PLOT: In 1930s pre-war Korea, a scheming Count hires a poor thief to work for the Japanese heiress he plans on running away with.

REVIEW: Park Chan-Wook is probably one of the greatest filmmakers working today, and he doesn't disappoint with THE HANDMAIDEN, a gorgeous, sensual adaptation of Sarah Waters' novel "Fingersmith" that is so stimulating that its 144 minute runtime feels about half that. Meticulously detailing the convoluted relationship between a clever Korean pickpocket, a Japanese heiress and the swindler who seeks to use them both for his own gain, Park's movie - set in 1930s Korea and Japan - twists, turns, surprises and downright tickles the audience; plenty of credit must of course be given to the source material, but there's no doubt the South Korean director - often more known for his violent revenge thrillers - is at the top of his game as he brings this period tale to vivid life. But don't worry, Park fans: there's still some revenge to be had.

To describe the film is to spoil its surprises; I knew next to nothing about the clever tale going in, save for that it detailed the forbidden love that blossoms between two women in a time when such a thing was not exactly kosher. That scant synopsis doesn't even come close to what THE HANDMAIDEN (and for that matter, Fingersmith) has in store, for while the love story is the engine that drives this vehicle, there is so much more going on. What can be told is that it all kicks off in Korea under Japanese rule in the 30s, where poor but crafty Sook-Hee (Kim Tae-ri) is hired by a dashing, equally crafty con artist who poses as a Count (Ha Jung-woo) to work as a handmaiden for a lonely Japanese heiress (Kim Min-hee) and tasked with convincing her to run off with the Count, hence taking her fortune with them both. The gig would seem a slam-dunk for Sook-Hee, who is not only an expert pickpocket but a shrewd manipulator as well, but when the two women forge an unexpected connection, it throws the entire scam into turmoil.

From there, Park's film is a consistent unraveling of hidden motivations and double crosses (maybe even triple crosses), as our characters do and say things we aren't prepared for. At a certain point, the film drops a bombshell on us and makes us rethink everything we have just witnessed. And it's not even done there. With all of these narrative acrobatics going on, it's a testament to the source material and Park's rendition of it that we never have trouble following the proceedings. We're being toyed with, yes, but we're with the movie as it proudly announces it's messing with us. There isn't anything unfair or cheap about how it goes about business; it's fun as can be. Speaking of fun, much has already been made of the sex scenes in the film, which are graphic but not tawdry. Conversely, they're joyous in how exploratory and excited its participants are. Sex rarely seems as lovingly exuberant on the big screen.

########

**Activities**
- a) Reproduce verbatim the passage of the review of The Handmaiden between "REVIEW: Park Chan-Wook" and "revenge to be had.", inclusive.
- b) Resume the review of The Handmaiden from the point at which its last paragraph stops.
The material placed after this review of The Handmaiden is separate from it.

**Supplied entries**

########

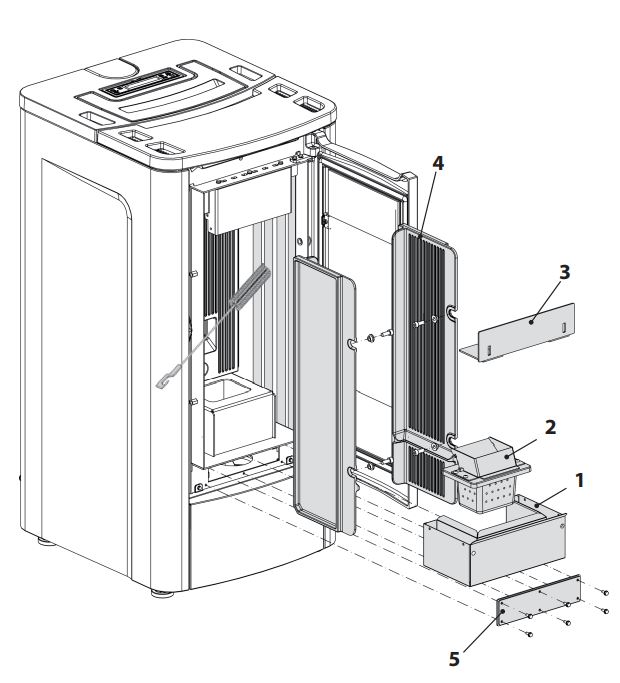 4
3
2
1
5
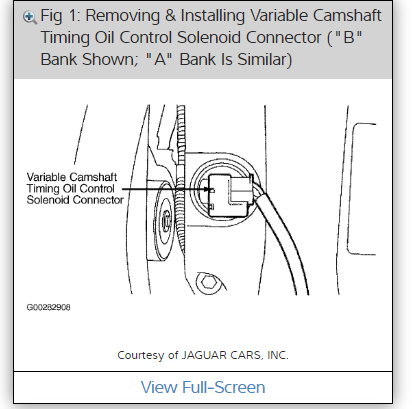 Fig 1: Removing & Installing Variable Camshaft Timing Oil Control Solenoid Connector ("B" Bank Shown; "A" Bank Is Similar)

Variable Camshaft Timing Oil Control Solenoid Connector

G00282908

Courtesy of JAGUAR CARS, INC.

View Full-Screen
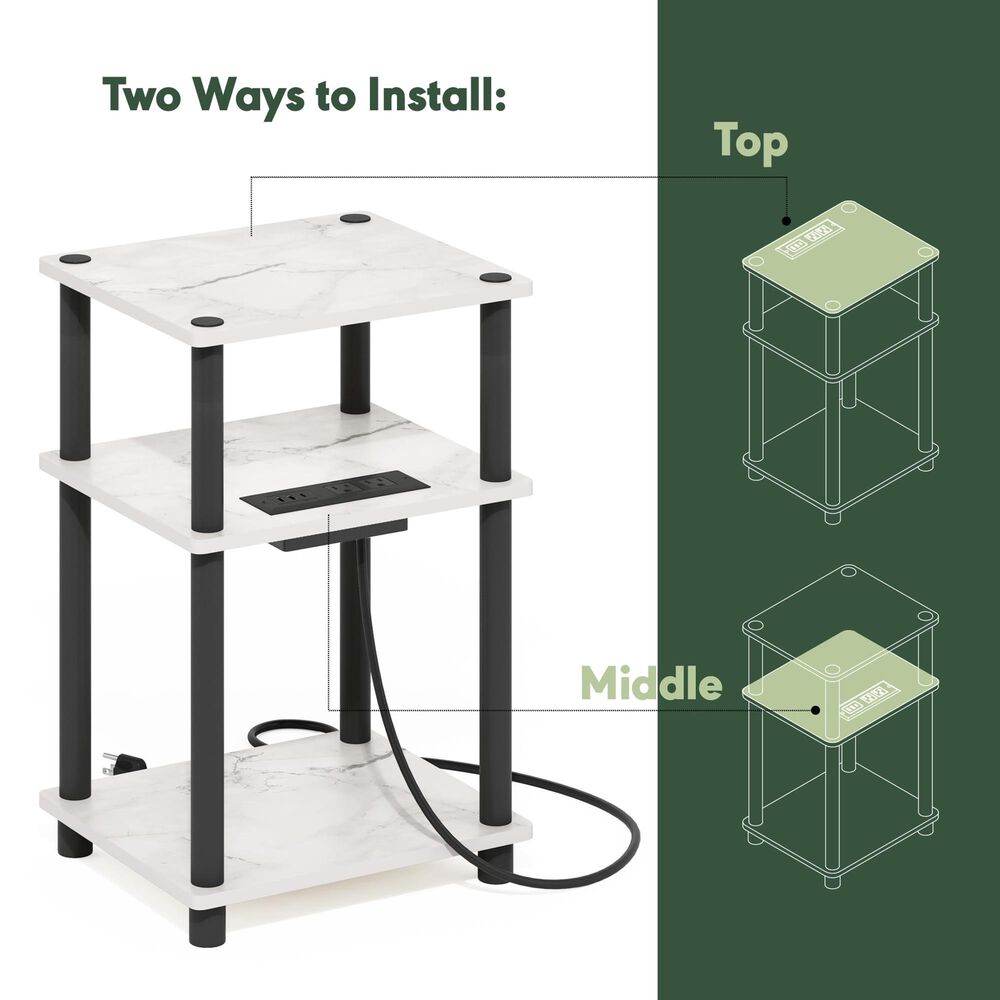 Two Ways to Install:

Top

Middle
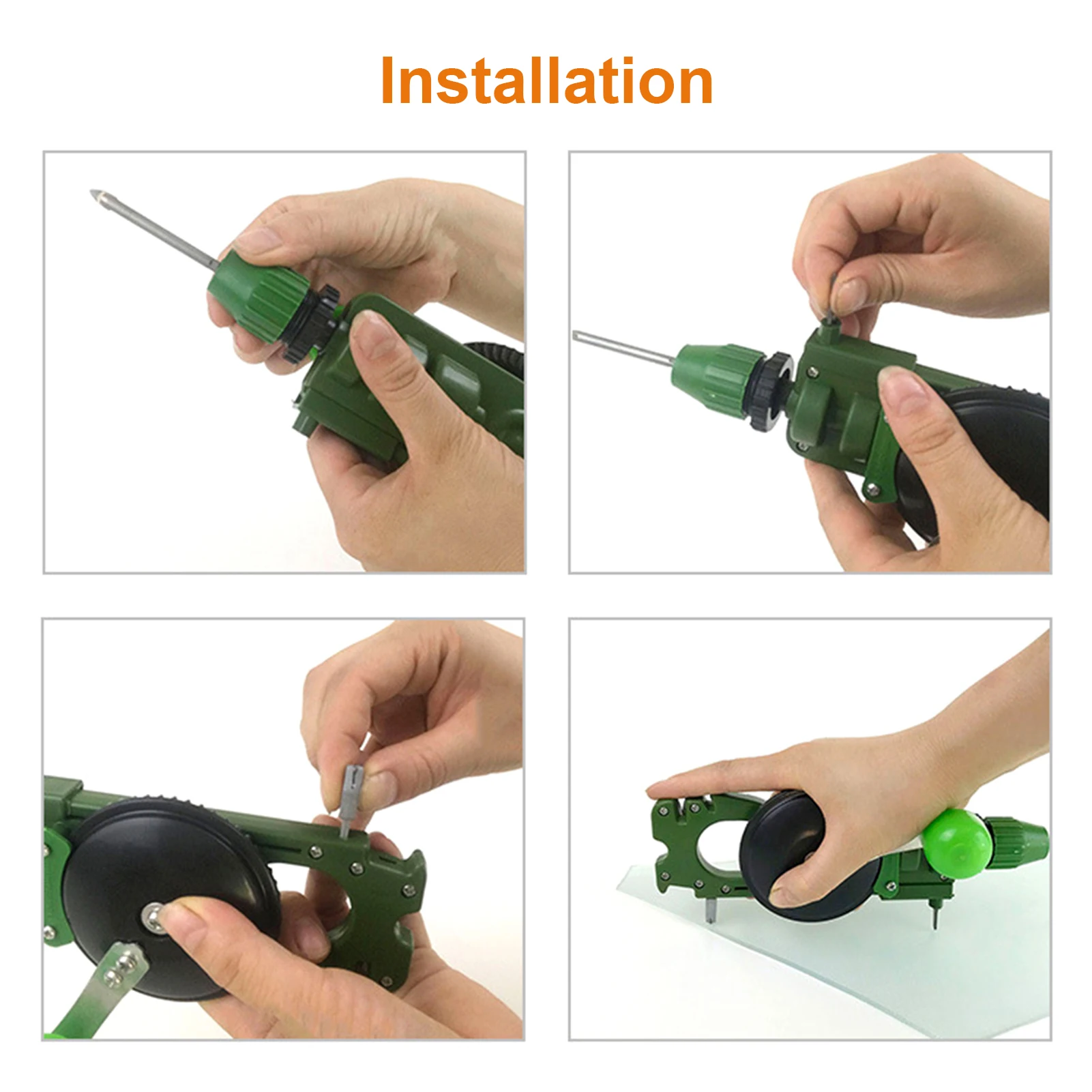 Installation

########

**Outputs by task**
- a)
REVIEW: Park Chan-Wook is probably one of the greatest filmmakers working today, and he doesn't disappoint with THE HANDMAIDEN, a gorgeous, sensual adaptation of Sarah Waters' novel "Fingersmith" that is so stimulating that its 144 minute runtime feels about half that. Meticulously detailing the convoluted relationship between a clever Korean pickpocket, a Japanese heiress and the swindler who seeks to use them both for his own gain, Park's movie - set in 1930s Korea and Japan - twists, turns, surprises and downright tickles the audience; plenty of credit must of course be given to the source material, but there's no doubt the South Korean director - often more known for his violent revenge thrillers - is at the top of his game as he brings this period tale to vivid life. But don't worry, Park fans: there's still some revenge to be had.

- b)
Kim Tae-ri's playful performance sets the stage for THE HANDMAIDEN's quirky atmosphere early on. Both sweet and conniving, Sook-Hee is an instantly lovable character, even as we can't agree with what she's doing at first. Not to be outdone are the film's two other major players, Kim Min-hee is necessarily sympathetic as a character who seems a wilting flower but who has unknowable strength, and Ha Jung-woo is exemplary as a man who can barely hide how untrustworthy he is, but is so charming that it's hard not to be beguiled by the wares he's selling. The other significant performance comes from Jin-woong Jo as the man the heiress is expected to live with; this guy is something else, and the character has some of the weirdest, most disturbing stuff going on in the movie.

As can be assumed, the film looks just great. There isn't a glitch to be found in the production/costume design, and the cinematography (by Park's longtime collaborator Chung Chung-hoon) is nothing short of Oscar-worthy. To that end, THE HANDMAIDEN simply needs to be front and center during the Academy Awards; you'll be hard-pressed to find too many other movies this year that hit all the right notes as much as this one does.